Libelloides coccajus

Spanwijdte vleugels 42-55 mm, mei-juli

Kenmerken
Voorvleugels aan de basis lichtgeel (zelden wit) en zwart gevlekt, naar de rand toe transparant met een zwart adernet. Achtervleugels basaal zwart met geelzwart gevlekt centraal deel. Mannetje met gebogen achterlijfstangen (134 1a g).

Voorkomen
Op warme, stenige berghellingen. Niet zeldzaam in het zuiden. In het noorden zeldzaam: enige geïsoleerde populaties tot aan Parijs en in het Maindal (Duitsland).

Levenswijze
Een zeer opvallende soort die bij warmte en zonneschijn uitgesproken dagactief is.
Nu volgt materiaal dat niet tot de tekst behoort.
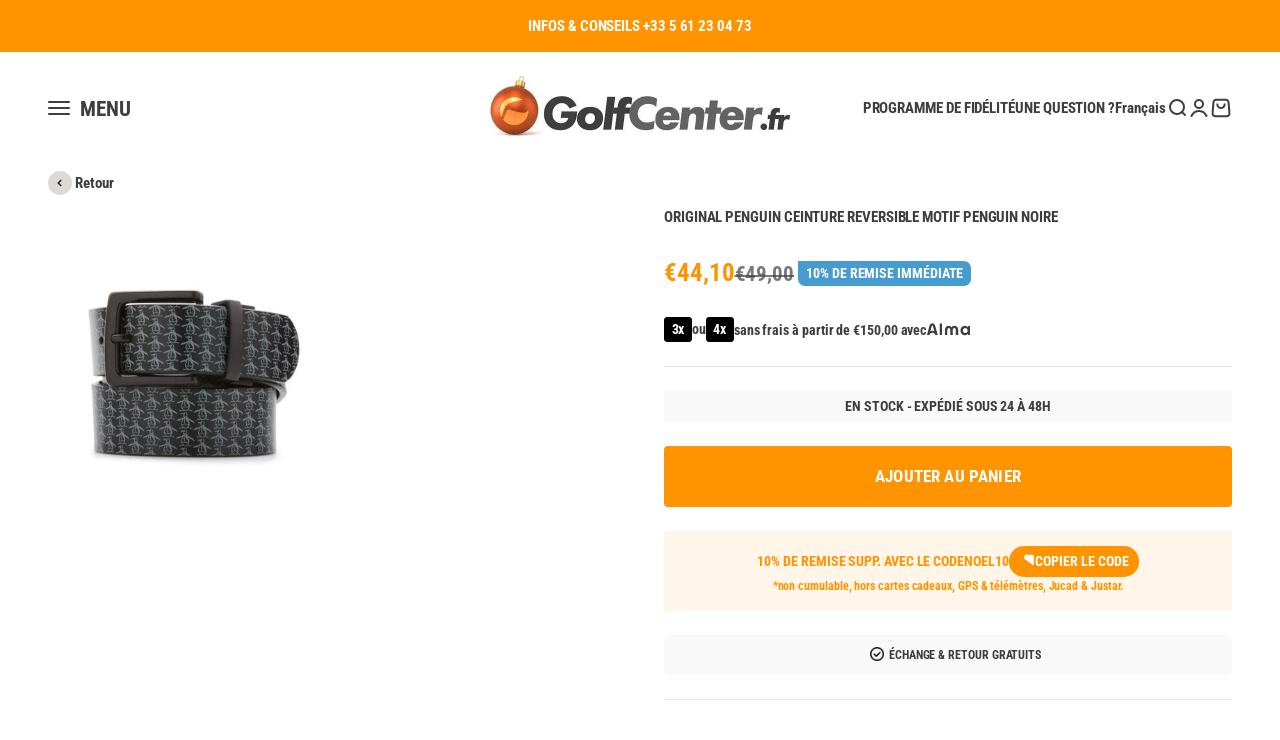

--- FILE ---
content_type: text/css
request_url: https://www.golfcenter.fr/cdn/shop/t/104/assets/custom.css?v=81588766369929796271757434168
body_size: 44
content:
#bcpo{--accent: #479ccf;--muted: #f1f1f1;--dim: #636363;--text: #444;--r2: 2px}#bcpo .bcpo-front-button-option:checked+.bcpo-front-button-label{border:1px solid var(--accent)!important;background:var(--accent)!important;padding:8px 12px}#bcpo.bcpo-square label.bcpo-front-button-label{border-radius:25px!important;text-transform:uppercase}#bcpo .bcpo-value{color:var(--accent)}#bcpo .bcpo-value>span{color:var(--accent)!important}#bcpo .bcpo-default select{border-radius:var(--r2)!important;background-color:var(--muted)!important;border:0}#bcpo .bcpo-default select:hover{border:1px solid var(--muted)!important}#bcpo .bcpo-label>label{text-transform:uppercase!important;font-size:1.1em}#bcpo .bcpo-images input:checked+label,#bcpo .bcpo-colors input:checked+label{box-shadow:none;border-bottom:4px solid var(--accent)}#bcpo .bcpo-images .bcpo-image-parent{border:1px solid #ddd;border-radius:var(--r2)!important}#bcpo.bcpo-square .bcpo-default select{border-radius:50px!important}#bcpo .bcpo-buttons .bcpo-front-button-label.bcpo-disabled{opacity:1!important;border:1px solid #CCC!important;color:#777;background:var(--muted)}.smartsize-button-text{letter-spacing:0!important}.menu-txt{display:none}@media screen and (min-width: 768px){.menu-txt{display:inline-block;padding-left:10px;margin-bottom:-2px;font-size:1.4em;vertical-align:middle}}.badge--primary{color:#fff}.badge{font-size:.9em!important;text-transform:uppercase;border-radius:0 7px 7px}@media screen and (max-width: 768px){.badge{font-size:.75em!important}}.page-spacer{margin-block-start:21px}.collection-header{margin-block:2em 1em}.product-info>*+*{margin-block-start:0}.pplr-wrapper input[type=text]{padding-left:5px}.rapi-bundles .rapi-bundles__bar-title{font-size:1.1em}.icon-chevron-bottom{display:none}.product-card__title{text-transform:uppercase}.text-on-sale{color:#ff9400;font-size:1.2em}.reversed-link{text-transform:none}#gd-pre-footer{padding:0 0 40px}.button--xl{text-transform:uppercase;font-size:1.15em!important;letter-spacing:.01em}.product-info__quantity-selector{display:none}.type-balles .product-info__quantity-selector,.type-gants .product-info__quantity-selector,.type-tees .product-info__quantity-selector,.type-grips .product-info__quantity-selector{display:flex}
/*# sourceMappingURL=/cdn/shop/t/104/assets/custom.css.map?v=81588766369929796271757434168 */


--- FILE ---
content_type: image/svg+xml
request_url: https://cdn.shopify.com/s/files/1/0184/4255/1360/files/arrow-028.svg?v=1612396068
body_size: -658
content:
<svg xmlns="http://www.w3.org/2000/svg" viewBox="0 0 490 490"><polygon points="245.007,0 73.781,311.249 191.37,311.249 191.37,490 298.63,490 298.63,311.249 416.219,311.249 	"/></svg>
De dieren glijden in een elegante zwiervlucht langdurig vaak wel 5 tot 9 meter boven de vegetatie en jagen op kleine, vliegende insecten op een manier die doet denken aan libellen. Van tijd tot tijd rusten zij uit op een halm en richten daarbij hun vleugels naar de zon. Zij blijven echter alert en vliegen bij de geringste verstoring weer op. Zodra er een wolk voor de zon verschijnt, verandert hun gedrag: de vleugels worden dan dakvormig over het achterlijf gevouwen en ze blijven dan bijna onverstoorbaar stilzitten. Als men de halm plukt om het dier te fotograferen blijft hij gewoon zitten, maar zorgt wel dat hij voor onze blik enigszins verborgen blijft door steeds met zijn lichaam van ons af te gaan zitten als men de halm een slag draait (134 1b g).